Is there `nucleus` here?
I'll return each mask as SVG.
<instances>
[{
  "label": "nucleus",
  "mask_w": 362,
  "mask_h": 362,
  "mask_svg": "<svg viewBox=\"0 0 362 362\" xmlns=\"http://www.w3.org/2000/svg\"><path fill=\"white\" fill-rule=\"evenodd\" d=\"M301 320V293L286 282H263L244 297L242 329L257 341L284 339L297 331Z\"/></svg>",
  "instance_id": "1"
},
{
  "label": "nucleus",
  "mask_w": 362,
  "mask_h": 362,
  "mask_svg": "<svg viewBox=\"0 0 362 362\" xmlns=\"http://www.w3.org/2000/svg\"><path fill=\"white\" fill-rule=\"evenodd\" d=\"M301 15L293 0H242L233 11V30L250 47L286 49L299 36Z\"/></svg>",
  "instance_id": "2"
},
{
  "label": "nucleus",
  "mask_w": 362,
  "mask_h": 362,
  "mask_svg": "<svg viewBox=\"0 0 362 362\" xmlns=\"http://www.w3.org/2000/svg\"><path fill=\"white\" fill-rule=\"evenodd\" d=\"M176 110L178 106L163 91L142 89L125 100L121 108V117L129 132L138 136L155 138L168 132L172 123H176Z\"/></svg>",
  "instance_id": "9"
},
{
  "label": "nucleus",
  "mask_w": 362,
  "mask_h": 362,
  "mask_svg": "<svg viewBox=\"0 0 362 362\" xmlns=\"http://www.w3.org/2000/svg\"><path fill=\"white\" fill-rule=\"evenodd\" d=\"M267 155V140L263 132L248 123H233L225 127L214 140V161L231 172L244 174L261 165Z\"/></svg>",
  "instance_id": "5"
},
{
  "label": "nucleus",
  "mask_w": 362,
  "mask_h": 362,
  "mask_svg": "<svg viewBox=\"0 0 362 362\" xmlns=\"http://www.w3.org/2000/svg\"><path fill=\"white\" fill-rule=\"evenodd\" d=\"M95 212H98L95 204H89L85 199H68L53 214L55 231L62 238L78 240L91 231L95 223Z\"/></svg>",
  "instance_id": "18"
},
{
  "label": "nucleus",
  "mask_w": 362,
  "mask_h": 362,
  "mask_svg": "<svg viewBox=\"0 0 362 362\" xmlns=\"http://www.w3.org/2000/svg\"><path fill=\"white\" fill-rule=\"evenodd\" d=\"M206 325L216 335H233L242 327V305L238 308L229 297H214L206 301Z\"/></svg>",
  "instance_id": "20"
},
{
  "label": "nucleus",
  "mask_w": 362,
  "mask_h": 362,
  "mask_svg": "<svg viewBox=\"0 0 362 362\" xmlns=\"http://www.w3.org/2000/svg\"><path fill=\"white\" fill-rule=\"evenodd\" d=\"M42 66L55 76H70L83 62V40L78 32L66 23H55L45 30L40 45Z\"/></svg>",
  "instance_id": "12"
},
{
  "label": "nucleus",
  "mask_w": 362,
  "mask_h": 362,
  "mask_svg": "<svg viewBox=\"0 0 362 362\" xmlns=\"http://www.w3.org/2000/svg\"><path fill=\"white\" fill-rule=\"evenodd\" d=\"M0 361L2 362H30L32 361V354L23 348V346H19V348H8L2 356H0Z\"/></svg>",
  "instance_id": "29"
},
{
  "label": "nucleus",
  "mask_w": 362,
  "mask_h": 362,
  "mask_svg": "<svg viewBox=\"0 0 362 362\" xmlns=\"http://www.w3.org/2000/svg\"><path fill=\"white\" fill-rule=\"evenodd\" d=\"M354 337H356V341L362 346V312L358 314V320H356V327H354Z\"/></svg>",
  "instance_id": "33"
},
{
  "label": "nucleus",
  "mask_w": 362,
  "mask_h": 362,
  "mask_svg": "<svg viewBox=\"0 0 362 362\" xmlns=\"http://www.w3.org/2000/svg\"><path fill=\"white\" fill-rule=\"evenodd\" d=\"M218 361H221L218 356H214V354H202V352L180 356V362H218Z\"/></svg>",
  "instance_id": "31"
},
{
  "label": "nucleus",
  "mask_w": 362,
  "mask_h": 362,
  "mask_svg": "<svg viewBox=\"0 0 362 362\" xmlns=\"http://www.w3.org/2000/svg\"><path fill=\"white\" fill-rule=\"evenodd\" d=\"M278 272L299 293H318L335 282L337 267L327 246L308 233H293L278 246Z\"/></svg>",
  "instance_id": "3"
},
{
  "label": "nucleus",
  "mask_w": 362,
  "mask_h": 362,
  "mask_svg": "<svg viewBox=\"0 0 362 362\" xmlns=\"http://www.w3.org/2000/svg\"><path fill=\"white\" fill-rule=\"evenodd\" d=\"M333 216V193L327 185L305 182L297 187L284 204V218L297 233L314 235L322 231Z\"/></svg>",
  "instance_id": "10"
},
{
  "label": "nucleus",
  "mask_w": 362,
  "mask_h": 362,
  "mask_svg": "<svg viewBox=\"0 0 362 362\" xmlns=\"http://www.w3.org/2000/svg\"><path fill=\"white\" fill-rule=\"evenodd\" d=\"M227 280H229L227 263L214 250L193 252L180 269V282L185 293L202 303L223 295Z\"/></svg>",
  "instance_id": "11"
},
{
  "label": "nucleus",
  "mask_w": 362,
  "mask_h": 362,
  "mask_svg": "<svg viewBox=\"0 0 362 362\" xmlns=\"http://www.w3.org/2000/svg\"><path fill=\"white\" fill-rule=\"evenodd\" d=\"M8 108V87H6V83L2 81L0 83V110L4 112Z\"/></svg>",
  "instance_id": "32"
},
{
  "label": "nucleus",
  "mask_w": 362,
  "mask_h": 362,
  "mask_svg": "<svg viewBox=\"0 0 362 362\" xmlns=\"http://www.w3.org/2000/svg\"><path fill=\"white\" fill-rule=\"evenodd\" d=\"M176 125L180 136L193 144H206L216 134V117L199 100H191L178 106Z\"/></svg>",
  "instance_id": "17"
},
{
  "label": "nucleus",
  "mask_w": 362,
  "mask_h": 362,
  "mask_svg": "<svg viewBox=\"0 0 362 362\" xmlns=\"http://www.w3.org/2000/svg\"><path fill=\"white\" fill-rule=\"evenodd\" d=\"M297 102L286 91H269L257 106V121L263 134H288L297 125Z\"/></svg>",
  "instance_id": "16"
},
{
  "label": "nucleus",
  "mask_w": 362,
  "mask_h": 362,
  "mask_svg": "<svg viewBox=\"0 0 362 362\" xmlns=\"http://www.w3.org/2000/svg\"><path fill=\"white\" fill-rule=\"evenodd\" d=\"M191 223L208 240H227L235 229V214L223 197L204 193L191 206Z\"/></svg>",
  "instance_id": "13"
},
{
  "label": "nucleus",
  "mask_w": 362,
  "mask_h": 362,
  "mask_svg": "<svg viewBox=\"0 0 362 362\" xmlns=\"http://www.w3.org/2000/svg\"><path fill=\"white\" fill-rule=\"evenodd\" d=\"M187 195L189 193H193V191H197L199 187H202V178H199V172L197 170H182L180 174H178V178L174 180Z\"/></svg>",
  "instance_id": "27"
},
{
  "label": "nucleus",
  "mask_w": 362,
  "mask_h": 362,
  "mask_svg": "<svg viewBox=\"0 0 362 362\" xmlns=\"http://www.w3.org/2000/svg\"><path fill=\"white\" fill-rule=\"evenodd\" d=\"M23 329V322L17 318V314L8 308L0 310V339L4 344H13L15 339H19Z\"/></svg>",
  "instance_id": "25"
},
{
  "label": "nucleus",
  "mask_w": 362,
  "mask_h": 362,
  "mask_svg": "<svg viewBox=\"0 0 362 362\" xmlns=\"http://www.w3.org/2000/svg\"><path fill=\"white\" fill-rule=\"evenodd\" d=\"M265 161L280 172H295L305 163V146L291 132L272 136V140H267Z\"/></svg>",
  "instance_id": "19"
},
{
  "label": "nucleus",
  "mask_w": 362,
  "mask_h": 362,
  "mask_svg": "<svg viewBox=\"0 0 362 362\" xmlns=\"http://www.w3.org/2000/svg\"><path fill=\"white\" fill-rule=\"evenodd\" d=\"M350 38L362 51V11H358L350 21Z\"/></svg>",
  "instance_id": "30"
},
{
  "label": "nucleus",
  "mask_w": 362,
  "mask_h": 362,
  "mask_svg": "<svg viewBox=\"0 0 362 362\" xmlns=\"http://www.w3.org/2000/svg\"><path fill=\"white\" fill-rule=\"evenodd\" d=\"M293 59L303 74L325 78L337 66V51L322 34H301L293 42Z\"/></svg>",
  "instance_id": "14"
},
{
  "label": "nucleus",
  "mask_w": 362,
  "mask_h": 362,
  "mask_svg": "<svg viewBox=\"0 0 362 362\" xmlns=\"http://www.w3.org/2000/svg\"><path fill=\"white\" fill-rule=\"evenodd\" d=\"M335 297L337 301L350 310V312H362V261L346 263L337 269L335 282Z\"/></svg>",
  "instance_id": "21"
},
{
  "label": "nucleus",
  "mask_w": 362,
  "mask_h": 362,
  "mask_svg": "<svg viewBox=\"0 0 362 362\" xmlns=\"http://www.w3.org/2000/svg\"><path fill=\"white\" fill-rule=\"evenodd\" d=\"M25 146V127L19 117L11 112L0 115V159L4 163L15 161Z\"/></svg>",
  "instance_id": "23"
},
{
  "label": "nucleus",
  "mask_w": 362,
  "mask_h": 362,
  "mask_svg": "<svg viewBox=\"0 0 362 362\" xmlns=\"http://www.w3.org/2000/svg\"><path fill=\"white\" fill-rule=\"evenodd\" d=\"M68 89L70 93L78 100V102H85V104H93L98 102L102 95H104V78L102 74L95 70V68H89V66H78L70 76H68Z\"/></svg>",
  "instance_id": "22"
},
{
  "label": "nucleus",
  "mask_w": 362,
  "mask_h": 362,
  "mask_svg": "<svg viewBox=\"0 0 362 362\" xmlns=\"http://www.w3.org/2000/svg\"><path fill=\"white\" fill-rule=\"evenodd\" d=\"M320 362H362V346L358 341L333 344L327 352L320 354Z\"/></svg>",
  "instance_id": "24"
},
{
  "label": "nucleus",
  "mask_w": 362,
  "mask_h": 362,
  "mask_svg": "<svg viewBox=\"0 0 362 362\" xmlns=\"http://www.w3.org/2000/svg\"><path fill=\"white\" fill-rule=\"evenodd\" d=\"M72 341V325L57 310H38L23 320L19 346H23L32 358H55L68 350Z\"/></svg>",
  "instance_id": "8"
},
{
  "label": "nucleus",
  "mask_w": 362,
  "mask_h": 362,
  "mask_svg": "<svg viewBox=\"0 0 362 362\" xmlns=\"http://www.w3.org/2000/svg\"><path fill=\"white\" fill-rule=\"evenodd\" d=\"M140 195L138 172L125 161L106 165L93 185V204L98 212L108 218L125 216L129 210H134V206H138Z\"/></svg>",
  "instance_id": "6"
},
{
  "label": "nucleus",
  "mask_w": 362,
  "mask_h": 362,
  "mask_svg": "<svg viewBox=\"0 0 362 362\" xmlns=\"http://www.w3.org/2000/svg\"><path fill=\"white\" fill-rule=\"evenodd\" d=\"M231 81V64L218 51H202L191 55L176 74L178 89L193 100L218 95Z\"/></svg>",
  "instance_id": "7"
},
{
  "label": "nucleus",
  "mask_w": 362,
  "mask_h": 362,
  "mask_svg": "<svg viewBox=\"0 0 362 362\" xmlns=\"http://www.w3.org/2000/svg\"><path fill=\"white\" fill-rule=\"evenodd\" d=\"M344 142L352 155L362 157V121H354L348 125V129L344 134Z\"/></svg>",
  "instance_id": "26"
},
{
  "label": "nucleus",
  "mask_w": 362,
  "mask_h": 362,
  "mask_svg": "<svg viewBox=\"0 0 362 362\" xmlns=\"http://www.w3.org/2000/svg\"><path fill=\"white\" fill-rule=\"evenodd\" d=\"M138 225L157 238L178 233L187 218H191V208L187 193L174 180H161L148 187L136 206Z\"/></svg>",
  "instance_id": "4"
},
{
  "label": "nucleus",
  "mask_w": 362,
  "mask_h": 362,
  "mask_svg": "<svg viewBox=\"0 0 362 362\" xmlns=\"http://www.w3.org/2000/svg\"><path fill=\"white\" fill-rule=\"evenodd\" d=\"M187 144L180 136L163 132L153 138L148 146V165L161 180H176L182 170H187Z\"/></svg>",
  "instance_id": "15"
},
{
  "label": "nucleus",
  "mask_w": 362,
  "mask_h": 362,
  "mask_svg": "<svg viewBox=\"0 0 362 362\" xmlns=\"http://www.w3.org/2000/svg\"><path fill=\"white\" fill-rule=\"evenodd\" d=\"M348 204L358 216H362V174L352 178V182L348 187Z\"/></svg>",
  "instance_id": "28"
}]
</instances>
———
▶ [Objective]: Rewrite the material from its first line through the line containing "320V293L286 282H263L244 297L242", replacing "mask_w" with "mask_width" and leaving everything else unchanged.

▶ [The response]:
Is there `nucleus` here?
I'll return each mask as SVG.
<instances>
[{
  "label": "nucleus",
  "mask_width": 362,
  "mask_h": 362,
  "mask_svg": "<svg viewBox=\"0 0 362 362\" xmlns=\"http://www.w3.org/2000/svg\"><path fill=\"white\" fill-rule=\"evenodd\" d=\"M301 320V293L286 282H263L244 297L242 329L257 341L284 339L297 331Z\"/></svg>",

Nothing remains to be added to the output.